▶ _SET PROBLEM_:
Present the listing below as a two-column Markdown table headed Row and Line, numbering each line in order and leaving out any blank lines.

▶ _DATASET_:
************

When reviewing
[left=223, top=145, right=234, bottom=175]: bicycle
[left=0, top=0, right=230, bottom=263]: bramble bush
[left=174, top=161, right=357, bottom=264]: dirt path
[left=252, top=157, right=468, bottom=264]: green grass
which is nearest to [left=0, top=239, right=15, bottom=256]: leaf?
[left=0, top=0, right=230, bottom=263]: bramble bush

************

▶ _SOLVED EXERCISE_:
| Row | Line |
|---|---|
| 1 | When reviewing |
| 2 | [left=223, top=145, right=234, bottom=175]: bicycle |
| 3 | [left=0, top=0, right=230, bottom=263]: bramble bush |
| 4 | [left=174, top=161, right=357, bottom=264]: dirt path |
| 5 | [left=252, top=157, right=468, bottom=264]: green grass |
| 6 | which is nearest to [left=0, top=239, right=15, bottom=256]: leaf? |
| 7 | [left=0, top=0, right=230, bottom=263]: bramble bush |